The Berkshire chief explained that when interest rates are near zero and bond yields are so low — assuming they’re not mispriced — then those companies are a “bargain.” Given their exceptional cash generation, the top tech stocks are “very, very cheap,” he added.

“We’ve always known that the dream business is the one that takes very little capital and grows a lot,” Buffett said. “Apple and Google and Microsoft and Facebook are terrific examples of that.”

Buffett’s comments are notable because he’s historically eschewed technology companies in favor of cheaper, more staid businesses that he understands. However, Berkshire’s $35 billion bet on Apple and wagers on Snowflake and StoneCo in recent years suggest the company has evolved, and now a lack of better options has made “big tech” stocks even more attractive to Buffett and his team.

4. Buffett has bought “so-so” stocks

Perhaps Buffett’s strangest admission of the day was that he’s made investments with little conviction.

“We bought some stocks we really don’t know that much about,” he said. “I’m not really comfortable doing that.”

“Charlie and I know the business generally, but we don’t have any insights,” Buffett continued. He added that their purchases are perfectly good companies, and probably a better investment than Treasury bills, but he’s still not totally comfortable betting big on stocks that he’s “kind of so-so about.”

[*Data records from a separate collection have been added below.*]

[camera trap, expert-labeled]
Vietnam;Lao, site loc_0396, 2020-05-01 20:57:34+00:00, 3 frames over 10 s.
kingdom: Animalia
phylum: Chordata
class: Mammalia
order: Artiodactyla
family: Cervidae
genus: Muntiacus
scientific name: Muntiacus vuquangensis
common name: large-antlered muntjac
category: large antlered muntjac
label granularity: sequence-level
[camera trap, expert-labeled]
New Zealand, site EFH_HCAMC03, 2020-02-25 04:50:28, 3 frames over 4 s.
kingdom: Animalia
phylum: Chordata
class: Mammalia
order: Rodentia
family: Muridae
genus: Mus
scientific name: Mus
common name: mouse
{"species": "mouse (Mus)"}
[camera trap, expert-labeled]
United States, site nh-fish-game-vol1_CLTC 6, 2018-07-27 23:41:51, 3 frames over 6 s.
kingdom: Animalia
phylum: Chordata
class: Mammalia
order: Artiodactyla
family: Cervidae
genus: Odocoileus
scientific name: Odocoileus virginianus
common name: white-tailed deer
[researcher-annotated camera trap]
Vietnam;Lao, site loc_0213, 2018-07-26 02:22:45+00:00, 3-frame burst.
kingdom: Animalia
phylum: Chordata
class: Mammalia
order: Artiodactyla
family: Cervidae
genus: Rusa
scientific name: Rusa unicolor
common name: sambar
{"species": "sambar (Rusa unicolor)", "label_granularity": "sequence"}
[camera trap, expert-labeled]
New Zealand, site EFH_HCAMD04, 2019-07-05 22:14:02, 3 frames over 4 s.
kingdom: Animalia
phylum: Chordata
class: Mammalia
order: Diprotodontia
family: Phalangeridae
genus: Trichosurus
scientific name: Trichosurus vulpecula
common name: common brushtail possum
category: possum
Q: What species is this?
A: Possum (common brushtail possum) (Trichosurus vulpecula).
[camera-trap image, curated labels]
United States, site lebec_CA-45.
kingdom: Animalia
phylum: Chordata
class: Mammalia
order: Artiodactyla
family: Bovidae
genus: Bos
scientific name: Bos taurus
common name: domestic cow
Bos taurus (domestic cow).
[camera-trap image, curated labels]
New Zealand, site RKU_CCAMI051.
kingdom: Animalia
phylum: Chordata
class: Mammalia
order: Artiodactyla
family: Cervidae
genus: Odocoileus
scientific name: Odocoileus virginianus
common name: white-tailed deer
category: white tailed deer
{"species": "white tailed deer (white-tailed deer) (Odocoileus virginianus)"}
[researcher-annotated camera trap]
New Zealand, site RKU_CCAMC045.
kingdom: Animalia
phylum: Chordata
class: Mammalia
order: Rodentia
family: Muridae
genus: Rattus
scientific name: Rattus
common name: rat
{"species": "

Buffett famously researches stocks intensively and seeks out companies where he’s confident he has a competitive edge as an investor. It’s notable that he’s reaching beyond his comfort zone to find value in the current market.

Munger summed up the situation: “We’re used to shooting fish in a barrel, but that’s gotten harder.”

5. Berkshire needs a bigger safety net

Buffett has previously pledged to never let Berkshire’s cash reserves fall below $20 billion, as he never wants to depend on the kindness of strangers. 

“We’re going to raise that number,” Buffett said at the meeting, citing Berkshire’s increased size and importance. He suggested Berkshire could have deployed $50 billion or $75 billion when the market crashed last year, and now has $70 billion to $80 billion he would like to invest. 

Given Berkshire has roughly $140 billion in cash, it seems Buffett won’t let his dry powder dip below $60 billion going forward.

6. No acquisitions on the horizon

Buffett dashed hopes that he’ll finally make an “elephant-sized acquisition” after promising one for years.

“We’re not going to have much luck on acquisitions,” he said, blaming intense competition for deals. He described the boom in special-purpose acquisition companies (SPACs), which go public with the explicit purpose of purchasing a private company as soon as possible, as “a killer.”

“We won’t get a chance to do it under these conditions,”  Buffett continued. While Berkshire has some potential tie-ups on its radar, they’re unlikely to happen because rivals will pay more, he said.

“We do have people that would like to join us, but the market option they have is just too great for them,”Buffett said. “If they’re publicly traded, they would have great difficulty making a deal with us, because somebody else would come along using other people’s money.”

Buffett gave the example of Canadian Pacific Railway, which has agreed to merge with Kansas City Southern in a $29 billion cash-and-stock deal. Berkshire looked at buying Canadian Pacific but wasn’t willing to pay that much, he said.

“It’s kind of play money to some degree,” Buffett said. “When interest rates are this low.”

7. The economy is booming but inflation is rising

The “red-hot” US economy may be roaring again, but prices are climbing, Buffett noted at the meeting.

“85% of the economy is running in super-high gear,” he said. Meanwhile, Berkshire and its various suppliers are raising prices and the higher costs are being accepted, he continued.

“We’re seeing very substantial inflation,” he said. “The costs are just up, up, up,” he said about Berkshire’s sprawling homebuilding operations.

Buffett also touched on the loose monetary and fiscal policy that is galvanizing economic growth. It’s likely to continue in “a very big way” if it doesn’t cause harm, he predicted, as it boosts stock prices, helps businesses flourish, and keeps the electorate happy. 

Munger was more bearish, saying the economy is in “uncharted territory,” and spending too much for too long will end in disaster.